** start Entries provided **

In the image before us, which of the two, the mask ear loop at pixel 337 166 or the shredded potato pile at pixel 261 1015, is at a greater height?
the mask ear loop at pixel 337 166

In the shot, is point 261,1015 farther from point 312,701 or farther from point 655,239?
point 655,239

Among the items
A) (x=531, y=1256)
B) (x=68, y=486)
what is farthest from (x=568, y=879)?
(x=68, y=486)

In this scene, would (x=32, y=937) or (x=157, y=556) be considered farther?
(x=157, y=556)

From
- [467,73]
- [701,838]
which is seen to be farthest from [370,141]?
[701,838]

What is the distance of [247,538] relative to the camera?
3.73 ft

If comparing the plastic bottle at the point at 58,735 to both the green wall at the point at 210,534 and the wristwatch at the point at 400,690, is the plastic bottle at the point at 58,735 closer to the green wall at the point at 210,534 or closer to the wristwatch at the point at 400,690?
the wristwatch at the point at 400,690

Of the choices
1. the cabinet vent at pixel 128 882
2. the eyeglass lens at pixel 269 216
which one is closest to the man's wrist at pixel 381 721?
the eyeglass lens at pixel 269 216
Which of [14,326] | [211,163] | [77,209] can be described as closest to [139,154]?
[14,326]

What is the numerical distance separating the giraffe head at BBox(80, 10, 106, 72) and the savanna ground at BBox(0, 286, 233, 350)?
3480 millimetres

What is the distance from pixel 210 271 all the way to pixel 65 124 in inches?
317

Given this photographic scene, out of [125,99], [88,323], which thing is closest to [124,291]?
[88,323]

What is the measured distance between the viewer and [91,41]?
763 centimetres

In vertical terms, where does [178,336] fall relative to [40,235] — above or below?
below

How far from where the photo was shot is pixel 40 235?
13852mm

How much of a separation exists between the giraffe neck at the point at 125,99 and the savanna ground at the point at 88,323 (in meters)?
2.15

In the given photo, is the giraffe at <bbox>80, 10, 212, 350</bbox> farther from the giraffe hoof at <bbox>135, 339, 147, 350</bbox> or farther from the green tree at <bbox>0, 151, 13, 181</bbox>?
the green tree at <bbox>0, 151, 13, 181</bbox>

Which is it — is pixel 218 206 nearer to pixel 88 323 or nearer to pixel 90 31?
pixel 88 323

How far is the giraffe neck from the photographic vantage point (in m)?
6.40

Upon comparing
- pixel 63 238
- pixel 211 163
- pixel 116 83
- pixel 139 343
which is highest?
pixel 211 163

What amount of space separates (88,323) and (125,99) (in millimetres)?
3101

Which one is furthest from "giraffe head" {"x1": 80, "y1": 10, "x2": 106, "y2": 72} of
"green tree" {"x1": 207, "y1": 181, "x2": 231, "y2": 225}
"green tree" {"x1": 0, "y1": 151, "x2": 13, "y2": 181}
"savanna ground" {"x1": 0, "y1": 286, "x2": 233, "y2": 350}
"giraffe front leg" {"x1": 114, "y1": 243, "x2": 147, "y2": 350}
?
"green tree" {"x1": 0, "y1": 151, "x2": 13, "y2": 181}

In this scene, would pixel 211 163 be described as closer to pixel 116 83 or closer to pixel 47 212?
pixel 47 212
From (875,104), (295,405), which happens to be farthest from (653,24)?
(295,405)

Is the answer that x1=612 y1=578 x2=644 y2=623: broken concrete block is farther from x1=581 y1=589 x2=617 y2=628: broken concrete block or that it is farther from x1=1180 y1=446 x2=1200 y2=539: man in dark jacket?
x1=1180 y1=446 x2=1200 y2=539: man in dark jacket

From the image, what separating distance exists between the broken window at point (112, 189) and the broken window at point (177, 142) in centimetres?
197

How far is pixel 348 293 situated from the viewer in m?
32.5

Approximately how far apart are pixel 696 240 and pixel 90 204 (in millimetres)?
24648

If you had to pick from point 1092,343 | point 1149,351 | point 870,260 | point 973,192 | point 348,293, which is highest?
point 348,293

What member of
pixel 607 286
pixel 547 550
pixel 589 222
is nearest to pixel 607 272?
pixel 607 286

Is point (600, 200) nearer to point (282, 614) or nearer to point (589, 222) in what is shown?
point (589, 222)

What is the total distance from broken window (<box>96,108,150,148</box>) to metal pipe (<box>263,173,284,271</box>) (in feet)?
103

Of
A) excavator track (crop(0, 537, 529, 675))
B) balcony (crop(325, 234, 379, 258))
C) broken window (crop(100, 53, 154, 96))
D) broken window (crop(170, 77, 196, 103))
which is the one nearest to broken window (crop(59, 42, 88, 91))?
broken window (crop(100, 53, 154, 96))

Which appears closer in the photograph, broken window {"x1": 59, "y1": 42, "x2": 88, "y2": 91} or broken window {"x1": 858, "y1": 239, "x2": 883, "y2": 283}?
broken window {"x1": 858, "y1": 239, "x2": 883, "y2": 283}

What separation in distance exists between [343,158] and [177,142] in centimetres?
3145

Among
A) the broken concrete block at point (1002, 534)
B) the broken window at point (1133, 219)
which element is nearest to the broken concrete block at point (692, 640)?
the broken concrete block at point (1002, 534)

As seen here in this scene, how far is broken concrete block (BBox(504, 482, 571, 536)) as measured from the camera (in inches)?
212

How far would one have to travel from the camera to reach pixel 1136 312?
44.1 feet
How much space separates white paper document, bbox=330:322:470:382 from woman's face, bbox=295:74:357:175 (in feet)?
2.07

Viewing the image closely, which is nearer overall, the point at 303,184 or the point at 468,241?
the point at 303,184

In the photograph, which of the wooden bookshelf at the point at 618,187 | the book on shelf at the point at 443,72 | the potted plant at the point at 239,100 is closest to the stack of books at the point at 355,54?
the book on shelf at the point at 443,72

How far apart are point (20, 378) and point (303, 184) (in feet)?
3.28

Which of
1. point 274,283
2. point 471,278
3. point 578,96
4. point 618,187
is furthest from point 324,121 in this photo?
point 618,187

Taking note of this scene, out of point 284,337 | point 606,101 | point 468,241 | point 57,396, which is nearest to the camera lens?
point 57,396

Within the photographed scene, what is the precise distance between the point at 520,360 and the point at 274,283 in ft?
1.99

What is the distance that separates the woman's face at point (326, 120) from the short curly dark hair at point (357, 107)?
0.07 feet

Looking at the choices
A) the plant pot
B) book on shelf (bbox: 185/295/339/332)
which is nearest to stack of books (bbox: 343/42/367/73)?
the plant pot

** end Entries provided **

Work to do:
Each line of the material must be restated exactly.

Solved exercise:
In the image before us, which of the two, the mask ear loop at pixel 337 166 or the shredded potato pile at pixel 261 1015, is at a greater height?
the mask ear loop at pixel 337 166

In the shot, is point 261,1015 farther from point 312,701 or farther from point 655,239?
point 655,239

Among the items
A) (x=531, y=1256)
B) (x=68, y=486)
what is farthest from (x=568, y=879)?
(x=68, y=486)

In this scene, would (x=32, y=937) or (x=157, y=556) be considered farther?
(x=157, y=556)

From
- [467,73]
- [701,838]
which is seen to be farthest from [370,141]?
[701,838]

What is the distance of [247,538] relative to the camera?
3.73 ft

If comparing the plastic bottle at the point at 58,735 to both the green wall at the point at 210,534 and the wristwatch at the point at 400,690, is the plastic bottle at the point at 58,735 closer to the green wall at the point at 210,534 or closer to the wristwatch at the point at 400,690?
the wristwatch at the point at 400,690

Of the choices
1. the cabinet vent at pixel 128 882
2. the eyeglass lens at pixel 269 216
which one is closest to the man's wrist at pixel 381 721?
the eyeglass lens at pixel 269 216
Which of [14,326] | [211,163] | [77,209] can be described as closest to [139,154]?
[14,326]

What is the numerical distance separating the giraffe head at BBox(80, 10, 106, 72) and the savanna ground at BBox(0, 286, 233, 350)?
3480 millimetres

What is the distance from pixel 210 271 all the way to pixel 65 124 in inches?
317

Given this photographic scene, out of [125,99], [88,323], which thing is closest to [124,291]?
[88,323]

What is the measured distance between the viewer and [91,41]?
763 centimetres

In vertical terms, where does [178,336] fall relative to [40,235] — above or below?
below

How far from where the photo was shot is pixel 40 235?
13852mm

How much of a separation exists between the giraffe neck at the point at 125,99 and the savanna ground at the point at 88,323 (in meters)?
2.15

In the given photo, is the giraffe at <bbox>80, 10, 212, 350</bbox> farther from the giraffe hoof at <bbox>135, 339, 147, 350</bbox> or farther from the green tree at <bbox>0, 151, 13, 181</bbox>?
the green tree at <bbox>0, 151, 13, 181</bbox>

Which is it — is pixel 218 206 nearer to pixel 88 323 or nearer to pixel 90 31?
pixel 88 323

How far is the giraffe neck from the photographic vantage point (in m)?
6.40

Upon comparing
- pixel 63 238
- pixel 211 163
- pixel 116 83
- pixel 139 343
which is highest?
pixel 211 163

What amount of space separates (88,323) and (125,99) (in millimetres)?
3101

Which one is furthest from "giraffe head" {"x1": 80, "y1": 10, "x2": 106, "y2": 72} of
"green tree" {"x1": 207, "y1": 181, "x2": 231, "y2": 225}
"green tree" {"x1": 0, "y1": 151, "x2": 13, "y2": 181}
"savanna ground" {"x1": 0, "y1": 286, "x2": 233, "y2": 350}
"giraffe front leg" {"x1": 114, "y1": 243, "x2": 147, "y2": 350}
?
"green tree" {"x1": 0, "y1": 151, "x2": 13, "y2": 181}

In this scene, would pixel 211 163 be described as closer to pixel 116 83 or closer to pixel 47 212?
pixel 47 212
From (875,104), (295,405), which happens to be farthest from (653,24)?
(295,405)

Is the answer that x1=612 y1=578 x2=644 y2=623: broken concrete block is farther from x1=581 y1=589 x2=617 y2=628: broken concrete block or that it is farther from x1=1180 y1=446 x2=1200 y2=539: man in dark jacket?
x1=1180 y1=446 x2=1200 y2=539: man in dark jacket

From the image, what separating distance exists between the broken window at point (112, 189) and the broken window at point (177, 142) in centimetres?
197

How far is pixel 348 293 situated from the viewer in m?
32.5

Approximately how far apart are pixel 696 240 and pixel 90 204 (in millimetres)?
24648

If you had to pick from point 1092,343 | point 1149,351 | point 870,260 | point 973,192 | point 348,293, which is highest?
point 348,293

What member of
pixel 607 286
pixel 547 550
pixel 589 222
is nearest to pixel 607 272?
pixel 607 286

Is point (600, 200) nearer to point (282, 614) or nearer to point (589, 222) in what is shown?
point (589, 222)

What is the total distance from broken window (<box>96,108,150,148</box>) to metal pipe (<box>263,173,284,271</box>) (in feet)?
103

Of
A) excavator track (crop(0, 537, 529, 675))
B) balcony (crop(325, 234, 379, 258))
C) broken window (crop(100, 53, 154, 96))
D) broken window (crop(170, 77, 196, 103))
which is the one nearest to broken window (crop(59, 42, 88, 91))?
broken window (crop(100, 53, 154, 96))

Which appears closer in the photograph, broken window {"x1": 59, "y1": 42, "x2": 88, "y2": 91} or broken window {"x1": 858, "y1": 239, "x2": 883, "y2": 283}?
broken window {"x1": 858, "y1": 239, "x2": 883, "y2": 283}

What separation in distance exists between [343,158] and [177,142] in centimetres?
3145

Among
A) the broken concrete block at point (1002, 534)
B) the broken window at point (1133, 219)
which element is nearest to the broken concrete block at point (692, 640)?
the broken concrete block at point (1002, 534)

As seen here in this scene, how far is broken concrete block (BBox(504, 482, 571, 536)) as measured from the camera (in inches)?
212

How far would one have to travel from the camera to reach pixel 1136 312?
44.1 feet
How much space separates white paper document, bbox=330:322:470:382 from woman's face, bbox=295:74:357:175 (in feet)?
2.07

Viewing the image closely, which is nearer overall, the point at 303,184 or the point at 468,241?
the point at 303,184

In the photograph, which of the wooden bookshelf at the point at 618,187 | the book on shelf at the point at 443,72 | the potted plant at the point at 239,100 is closest to the stack of books at the point at 355,54?
the book on shelf at the point at 443,72

How far apart are point (20, 378) and point (303, 184) (in feet)?
3.28

Which of
1. point 274,283
2. point 471,278
3. point 578,96
4. point 618,187
is furthest from point 324,121 in this photo?
point 618,187

Taking note of this scene, out of point 284,337 | point 606,101 | point 468,241 | point 57,396, which is nearest to the camera lens?
point 57,396

Within the photographed scene, what is the precise distance between the point at 520,360 and the point at 274,283 in ft?
1.99

What is the distance that separates the woman's face at point (326, 120) from the short curly dark hair at point (357, 107)?
0.07 feet

Looking at the choices
A) the plant pot
B) book on shelf (bbox: 185/295/339/332)
which is nearest to stack of books (bbox: 343/42/367/73)?
the plant pot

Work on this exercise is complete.